In this issue, one review and 6 original articles have been published.
Kim HS, et al.
Honestly, this review article is quite hard to understand and the subject is quite unfamiliar, so the editor is a little worried that it might be frustrating for readers in the medical field. Randomized controlled trials (RCTs) and real-world evidence (RWE) are essential for clinical insight. RCTs validate drug/device effects in controlled settings, while RWE considers external factors in real-world scenarios. This study explores extrinsic factors' impact on RWE, focusing on dark data – unused or excluded data, offering untapped insights. Extrinsic factors lead to diverse RWE outcomes beyond statistical correction’s scope. Two dark data types, “known-unknown” and “unknown-unknown,” highlight RWE complexity. Transforming unknowns into knowns depends on data literacy, that is crucial for medical interpretation. Recognizing dark data's significance is vital in understanding clinical complexity, requiring medical data literacy in the artificial intelligence era.
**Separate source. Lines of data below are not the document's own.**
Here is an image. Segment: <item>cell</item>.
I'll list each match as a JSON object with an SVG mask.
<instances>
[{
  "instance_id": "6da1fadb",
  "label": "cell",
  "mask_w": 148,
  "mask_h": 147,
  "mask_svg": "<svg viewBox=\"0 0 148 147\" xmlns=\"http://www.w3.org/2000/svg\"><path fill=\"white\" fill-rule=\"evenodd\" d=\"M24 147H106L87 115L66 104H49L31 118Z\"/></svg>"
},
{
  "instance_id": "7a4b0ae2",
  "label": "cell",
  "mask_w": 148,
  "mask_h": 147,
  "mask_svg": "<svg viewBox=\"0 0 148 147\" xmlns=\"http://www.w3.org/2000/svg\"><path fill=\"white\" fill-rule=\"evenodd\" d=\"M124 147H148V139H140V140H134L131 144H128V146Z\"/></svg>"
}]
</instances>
As expected, artificial intelligence-related topics are very difficult. I am reflecting on myself that I need to study harder.
Lee SM, et al.
Extended hospitalization before sepsis onset significantly raises the risk of in-hospital mortality, as demonstrated in a nationwide retrospective cohort study spanning 19 hospitals from September 2019 to December 2020. Propensity score-matched analysis revealed a threefold increased risk of in-hospital mortality in the late-onset group. Mortality risk rose with prolonged hospitalization, emphasizing the importance of meticulous management for sepsis occurring after ≥ 5 days of hospital stay.
Song IA, et al.
This population-based retrospective cohort study aimed to assess the link between opioid use duration and long-term mortality. Analyzing data from 4,556,606 adults, including 2,070,039 prescribed opioids, participants were categorized into non-users, short-term (1–89 days), and long-term (≥ 90 days) groups. This study underscores the association between opioid prescriptions, regardless of duration, and increased long-term mortality in the Korean adult population.
Kim JH, et al.
This two-decade study on croup trends in Korean children (2002-2019) reveals a rising incidence. Across age, sex, region and economic status, the increase is consistent with those without comorbidities showing a significant rise. Treatment patterns witnessed a decline in antibiotics and oxygen use, while nebulized epinephrine and multiple drug prescriptions increased. Notably, primary care centers demonstrated a greater rise in prescription usage and hospitalization duration than tertiary healthcare institutions. These findings clearly reveal evolving croup patterns and emphasize the need for tailored strategies in healthcare facilities, given the changing landscape of childhood health.
Lee S, et al.
This study explored the prevalence of unruptured intracranial aneurysms (UIAs) in liver transplantation patients, along with perioperative subarachnoid hemorrhage (SAH) occurrence. A scoring system predicting the risk of hemorrhagic stroke included poor admission mental status, UIA diagnosis, serum ammonia levels, and MELD scores. Despite low UIA and SAH incidences, this scoring system effectively identified hemorrhagic stroke risk factors in liver transplantation patients.
Yoon IY, et al.
This study aimed to assess the effectiveness and safety of a neurofeedback wearable device in reducing stress. In a randomized, double-blind, controlled trial, participants with stress, depression, or sleep issues practiced neurofeedback-assisted meditation or non-assisted meditation for two weeks. State anxiety improvement was notable in the experimental group. Subjective satisfaction was higher in the experimental group, supporting neurofeedback-assisted meditation for stress relief.
Hwang SS, et al.
This study investigated the spatiotemporal epidemiology of out-of-hospital cardiac arrest (OHCA) in Korea from 2009 to 2021. Using Bayesian spatiotemporal models, researchers observed a gradual decline in OHCA incidence over time. Survival outcomes were more favorable in metropolitan areas, showing substantial improvements in neurological outcomes from 2009 to 2021. These findings provide crucial insights for public health planning to alleviate the burden of OHCA in Korea and to improve prehospital outcomes.